Document section:

Duke of Edinburgh adventurous journey
Our Guide Eric has just returned from a three day adventurous journey kayaking around the Hauraki Gulf as part of a Duke of Edinburgh (DOE) Sea Kayaking Award Trip. The expedition introduced seventeen students from an Auckland school to sea kayaking sharing this enjoyable, exciting, positive and at times challenging pastime which so many New Zealanders find joy.
The Hauraki Gulf Marine Park is an epic, fun and safe location to fulfil the requirements of the DOE Award. In June Eric completed his DOE Award Leader training, making him part of a bigger network of facilitators encouraging a spirit of adventure and discovery through DOE Award Trips.
Eric states that “Auckland’s backyard, the Hauraki Gulf Marine Park is the ultimate destination to plan and undertake a Sea Kayak journey, as a guide I encourage young people to further develop an awareness of our environment and the importance of protecting it.”
The young participants spent 3 days and 2 nights over the Labour Day long weekend island hopping through the Hauraki Gulf Marine Park. This was the gold practice journey and a fantastic trip getting them prepared for their DOE Gold qualifying adventurous journey which they plan to take later in the year.
Day 1: The students started their journey on St Heliers beach, learning their equipment and what can be the challenging pursuit of packing their belongings into compartments of double kayaks. Definitely a team building and Tetris exercise. The journey continues on the water paddling across the harbour to Rangitoto Wharf to stop at the first of 5 islands on the trip. An idyllic afternoon paddle across Islington Bay and up the Motutapu Island coastline- the 178 million year old land mass, settling for the night on the island at Home Bay. The students took the evening to spot a takahē, a rare and endangered flightless bird re-establishing on this pest free island.

What to do:
**A)** Reproduce the passage of the Duke of Edinburgh journey article starting with "The Hauraki Gulf Marine Park is an" and going on through "in the year.".
**B)** Answer these questions from the Duke of Edinburgh journey article:
(i) How many students took part in the trip?
(ii) Over which long weekend did the journey take place?
(iii) Where did the students settle for the first night?
**C)** Continue the Duke of Edinburgh journey article from its last sentence.
The records come from a separate source.

(Records held in a dataset)

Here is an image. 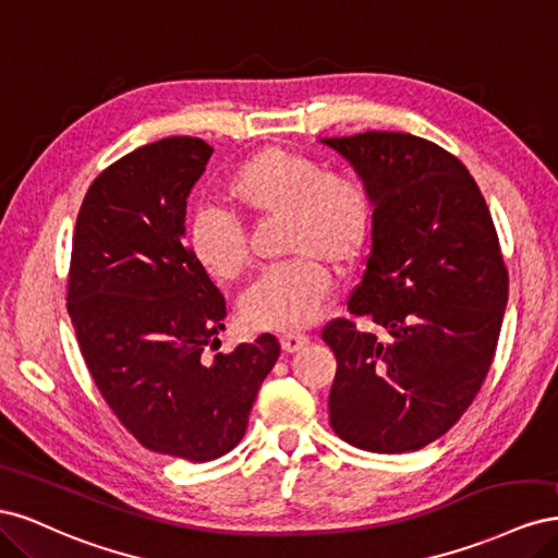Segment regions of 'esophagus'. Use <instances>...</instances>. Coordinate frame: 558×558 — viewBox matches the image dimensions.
I'll use <instances>...</instances> for the list:
<instances>
[{"label":"esophagus","mask_w":558,"mask_h":558,"mask_svg":"<svg viewBox=\"0 0 558 558\" xmlns=\"http://www.w3.org/2000/svg\"><path fill=\"white\" fill-rule=\"evenodd\" d=\"M279 342H281V349H283V351L295 353V351H300L302 347H307L310 337L302 335V332H286V335H281Z\"/></svg>","instance_id":"esophagus-1"}]
</instances>
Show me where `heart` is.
<instances>
[{"label": "heart", "mask_w": 558, "mask_h": 558, "mask_svg": "<svg viewBox=\"0 0 558 558\" xmlns=\"http://www.w3.org/2000/svg\"><path fill=\"white\" fill-rule=\"evenodd\" d=\"M223 199L251 221L277 218L279 251L291 256L244 293V324L272 332L312 326L330 291L326 265L347 272L369 242L373 199L365 183L347 172H324L298 150L267 146L234 167ZM185 244L195 265L218 283H232L246 272V238L221 209L197 211Z\"/></svg>", "instance_id": "heart-1"}]
</instances>
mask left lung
I'll return each instance as SVG.
<instances>
[{
    "label": "left lung",
    "instance_id": "1",
    "mask_svg": "<svg viewBox=\"0 0 558 558\" xmlns=\"http://www.w3.org/2000/svg\"><path fill=\"white\" fill-rule=\"evenodd\" d=\"M320 142L373 199V251L347 307L381 328L335 318L320 332L337 359L330 426L365 451H416L463 416L496 356L510 279L494 218L465 165L428 140Z\"/></svg>",
    "mask_w": 558,
    "mask_h": 558
}]
</instances>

The answers:
**A)**
The Hauraki Gulf Marine Park is an epic, fun and safe location to fulfil the requirements of the DOE Award. In June Eric completed his DOE Award Leader training, making him part of a bigger network of facilitators encouraging a spirit of adventure and discovery through DOE Award Trips.
Eric states that “Auckland’s backyard, the Hauraki Gulf Marine Park is the ultimate destination to plan and undertake a Sea Kayak journey, as a guide I encourage young people to further develop an awareness of our environment and the importance of protecting it.”
The young participants spent 3 days and 2 nights over the Labour Day long weekend island hopping through the Hauraki Gulf Marine Park. This was the gold practice journey and a fantastic trip getting them prepared for their DOE Gold qualifying adventurous journey which they plan to take later in the year.

**B)**
(i) Seventeen.
(ii) The Labour Day long weekend.
(iii) At Home Bay on Motutapu Island.

**C)**
Day 2: Starting early the group put to practice paddle strokes and specialised techniques that may be used to skilfully guide their kayaks through narrow spaces or manoeuvre around rocky outcrops. After a morning paddle the group landed at Rakino Island, paddling along the West Bay known for its isolation and unspoilt status, giving the students the opportunity to explore the sheltered bays, boasting clear waters. Over lunch the group discuss kayak sailing, and prepare for an afternoon of setting sail down the North Coast of Motutapu Island, passing the historic Billy Goat Point and heading into Gardeners Gab on high tide. Putting their newly learnt skills to practice, the afternoon was spent manoeuvring the mangrove lined inter island Gab that joins the two islands. The late afternoon was a straight line paddle over to the sheltered bay at Motuihe Island to set up camp. Here the students shared a night walk with the aim of spotting a Tuatara, a rare reptile often spotted on the island.
Day 3: The Group awoke early for the final day of exploration, starting with wet exit drills and rescue techniques. The group then kayaked to Motukorea Island (island of the pied oyster catcher bird), stopping on the island for lunch, to take a walk to the summit, and of course enjoy the panoramic views. The final leg of the journey was an easy paddle to St Heliers beach viewing the Auckland skyline from a waters perspective.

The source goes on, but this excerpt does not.